Tak więc Dog Family nie porwał już tak jak w ’96-tym na Odjazdach, a ale to może wina mojej niepodzielnej zbytnio w tym dniu uwagi, gdyż i nie wiele zapamiętałem z występu Corozone, no może z wyjątkiem okrzyku wokalisty Hej Polska, który skwitowaliśmy uśmieszkiem i udaliśmy się do baru za ścianą.
Był to krok prawidłowy gdyż tam spotkać można było i przez chwilę porozmawiać z samym Licą, co wydaje mi się bardziej pożytecznym i ciekawszym przeżyciem niż występ zakompleksionych (na punkcie kapel amerykańskich pokroju Machine Head) krakowian.

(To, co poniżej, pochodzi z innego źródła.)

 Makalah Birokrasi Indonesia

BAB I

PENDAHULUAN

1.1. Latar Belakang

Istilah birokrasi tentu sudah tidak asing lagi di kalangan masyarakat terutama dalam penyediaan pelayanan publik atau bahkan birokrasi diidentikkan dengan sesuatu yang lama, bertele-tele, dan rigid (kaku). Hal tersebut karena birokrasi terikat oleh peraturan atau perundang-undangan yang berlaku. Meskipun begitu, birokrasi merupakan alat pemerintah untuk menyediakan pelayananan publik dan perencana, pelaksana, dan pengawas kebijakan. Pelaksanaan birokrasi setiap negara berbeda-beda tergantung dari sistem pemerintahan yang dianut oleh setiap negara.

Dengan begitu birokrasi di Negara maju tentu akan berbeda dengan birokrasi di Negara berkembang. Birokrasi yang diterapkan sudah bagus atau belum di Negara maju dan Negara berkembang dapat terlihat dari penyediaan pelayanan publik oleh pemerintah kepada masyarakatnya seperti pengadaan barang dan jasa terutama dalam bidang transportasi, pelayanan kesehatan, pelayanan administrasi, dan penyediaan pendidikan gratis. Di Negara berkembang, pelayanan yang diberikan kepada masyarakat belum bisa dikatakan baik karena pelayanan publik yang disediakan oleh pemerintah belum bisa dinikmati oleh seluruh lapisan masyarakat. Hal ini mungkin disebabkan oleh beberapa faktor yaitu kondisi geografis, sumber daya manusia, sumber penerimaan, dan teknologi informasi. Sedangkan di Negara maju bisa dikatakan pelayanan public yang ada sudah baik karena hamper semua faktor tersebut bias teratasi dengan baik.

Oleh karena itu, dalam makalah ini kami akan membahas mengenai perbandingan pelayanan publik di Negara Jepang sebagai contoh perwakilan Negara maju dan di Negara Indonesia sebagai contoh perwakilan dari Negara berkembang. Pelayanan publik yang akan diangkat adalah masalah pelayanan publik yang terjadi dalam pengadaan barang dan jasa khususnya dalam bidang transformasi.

Łyk zimnego napoju i czas udać się pod scenę, z której zaczęły dobiegać dźwięki intro (rodem z Króla Lwa). W takt kolejnych dźwięków zaczęła się przednia zabawa z udziałem jednej z najlepszych grup koncertowych – Acid Drinkers!. Jeśli zależy Wam na poczuciu klimatu to odsyłam do płyty Varran Strikes Back – Alive!!!, będącej zapisem koncertów ze wspomnianej trasy.